Превосходство душегубов. Часть первая. Трущобная рапсодия
Вячеслав Юрьевич Сухнев
Трудновато стало жить народу после "демократической революции". Городское хозяйство стремительно ветшало. Даже в центре Москвы образовались трущобы, как в каком-нибудь Детройте. Многие вполне трудоспособные люди, в том числе, участники "афганской" войны после развала Советского Союза оказались никому не нужны. Одни еле сводили концы с концами, другие пошли в криминал. А правоохранительные органы стали инструментом политических разборок… Общественную катастрофу усугубила катастрофа технологическая – атомные электростанции начали выходить из-под контроля.
Вячеслав Сухнев
Превосходство душегубов. Часть первая. Трущобная рапсодия
Патруль
Перед сменой Чекалину сообщили неприятность. Старший наряда, сержант Тетерников Сергей Сергеевич, ногу в отгуле сломал. И теперь уже балдеет в дивизионной больнице. Поэтому старшим в наряд идет унтер-офицер Кухарчук, стажер курсов повышения квалификации.
– Где ж его надрало – ногу сломать? – спросил Чекалин напарника, Витьку Жамкина.
Они как раз выходили во двор дивизиона на развод перед сменой. В застоявшемся между бетонных стен горячем воздухе сильно приванивало.
– Сергей Сергеевич найдет, где ногу сломать, – буркнул Витька. – Наверное, опять на рыбалку подался, на озера под Шатурой. А если еще и за галстук заложил…
– Горе, – вздохнул Чекалин; – А мы теперь… с этим…
– Ничего! – сказал Витька. – Бог не выдаст, унтер не съест. Видали мы таких.
– Ребята рассказывают, – насупился Чекалин, – он перед сменой даже шнуровку на жилете проверяет. Или возьмет и даст кулаком прямо в диафрагму. И тут же выговор: что за патрульный, если можно в дыхалку засветить! Где, мол, ваша реакция, в бога мать! Во какой ласковый…
Патрульные столпились на выходе. В просторном вестибюле дивизиона, на серых бетонных плитах, было прохладно, а во дворе, над плацем, вонючий воздух дрожал от зноя.
– Дивизион! – гаркнул с крыльца капитан Стовба, замначопер. – Шевели копытами!
– А еще, ребята говорят, – продолжал бубнить Чекалин в спину Жамкина, – этот Кухарчук любит, чтобы бляха кончиком точно на пуговицу смотрела. У тебя вот куда смотрит?
– Вроде на пуговицу, – покосился Витька на свою бляху.
Подумал и потер ладонью эмаль алого щита.
Дивизион строился. Шесть сотен патрулей, шесть сотен молодых свежевыбритых рыл. Старше сорока – никого, кровь с молоком, рост не меньше ста девяноста. Грудные клетки – фордовские капоты, ручищи – лопаты экскаваторные. Шесть сотен молодцов в синих комбинезонах и желтых тупорылых ботинках. Голубые рубашки с витыми погончиками наглажены, торчком стоят, как жестяные. От эмалевых блях, от серебристых касок с золотым государственным орлом глазам больно…
Хилых в патрули не берут – снаряжение одно сколько весит, а с ним еще бегать надо, работать. Справа, из наколенной кобуры, торчит рукоять плоского никелированного «Смита». Хорошую машинку делают в Туле по лицензии – Чекалин, например, с двухсот метров по движущейся цели пульки одну в другую кладет.

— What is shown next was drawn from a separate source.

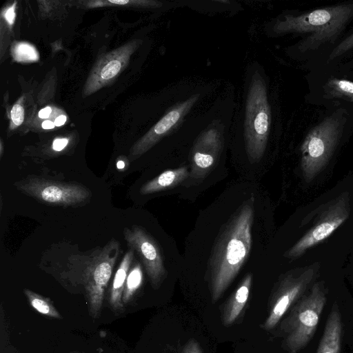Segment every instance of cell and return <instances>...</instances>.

В левом наколеннике – запасная обойма и баллончик с «Акацией». Над левым грудным кармашком комбинезона – алая бляха с личным номером. Это чтобы граждане знали, на кого бочку катить – у нас демократия. А в самом кармашке – дорожный анализатор. Мгновенно щупает на алкоголь и наркотики. В правом кармашке спрятана мощная рация уоки-токи с аварийным вызовом и громким сигналом алярма. На широком желтом поясе – наручники и дубинка. Иначе говоря – батон. В напряженных ситуациях патрулю полагается бронежилет с автоматом. Но пока, слава Богу, никакой напряженки, а то ведь сгореть можно в жилете по такой погоде.

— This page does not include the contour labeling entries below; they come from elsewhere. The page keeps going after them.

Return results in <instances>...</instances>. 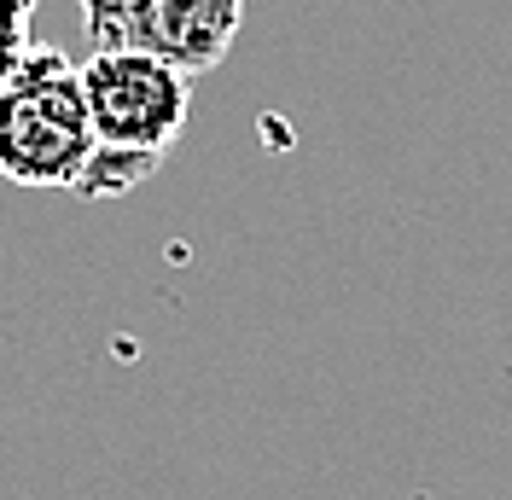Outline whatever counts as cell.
<instances>
[{
    "instance_id": "obj_1",
    "label": "cell",
    "mask_w": 512,
    "mask_h": 500,
    "mask_svg": "<svg viewBox=\"0 0 512 500\" xmlns=\"http://www.w3.org/2000/svg\"><path fill=\"white\" fill-rule=\"evenodd\" d=\"M94 111V157L82 169V198H123L163 169L169 146L187 134L192 76L140 47H94L82 64Z\"/></svg>"
},
{
    "instance_id": "obj_2",
    "label": "cell",
    "mask_w": 512,
    "mask_h": 500,
    "mask_svg": "<svg viewBox=\"0 0 512 500\" xmlns=\"http://www.w3.org/2000/svg\"><path fill=\"white\" fill-rule=\"evenodd\" d=\"M94 157V111L82 64L35 41L30 59L0 82V181L12 187H82Z\"/></svg>"
},
{
    "instance_id": "obj_3",
    "label": "cell",
    "mask_w": 512,
    "mask_h": 500,
    "mask_svg": "<svg viewBox=\"0 0 512 500\" xmlns=\"http://www.w3.org/2000/svg\"><path fill=\"white\" fill-rule=\"evenodd\" d=\"M94 47H140L187 76L227 59L245 24V0H76Z\"/></svg>"
},
{
    "instance_id": "obj_4",
    "label": "cell",
    "mask_w": 512,
    "mask_h": 500,
    "mask_svg": "<svg viewBox=\"0 0 512 500\" xmlns=\"http://www.w3.org/2000/svg\"><path fill=\"white\" fill-rule=\"evenodd\" d=\"M35 47V0H0V82L30 59Z\"/></svg>"
}]
</instances>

Чекалин с Жамкиным дошли до своего сектора плаца, как раз под молодым топольком, в тенечке. Там уже переминался детина с медным загаром и с усами веревочкой. На погонах у него тускло поблескивали унтер-офицерские звездочки.
– Мои? – гавкнул усатый, приглядываясь к патрулям.
– Мамины, – флегматично ответил Жамкин.
Раз ты – не по уставу, так и мы – уж не обессудь…
Унтер молниеносно выбросил кулак, целясь Витьке в солнечное сплетение. Но и Жамкин не зевал.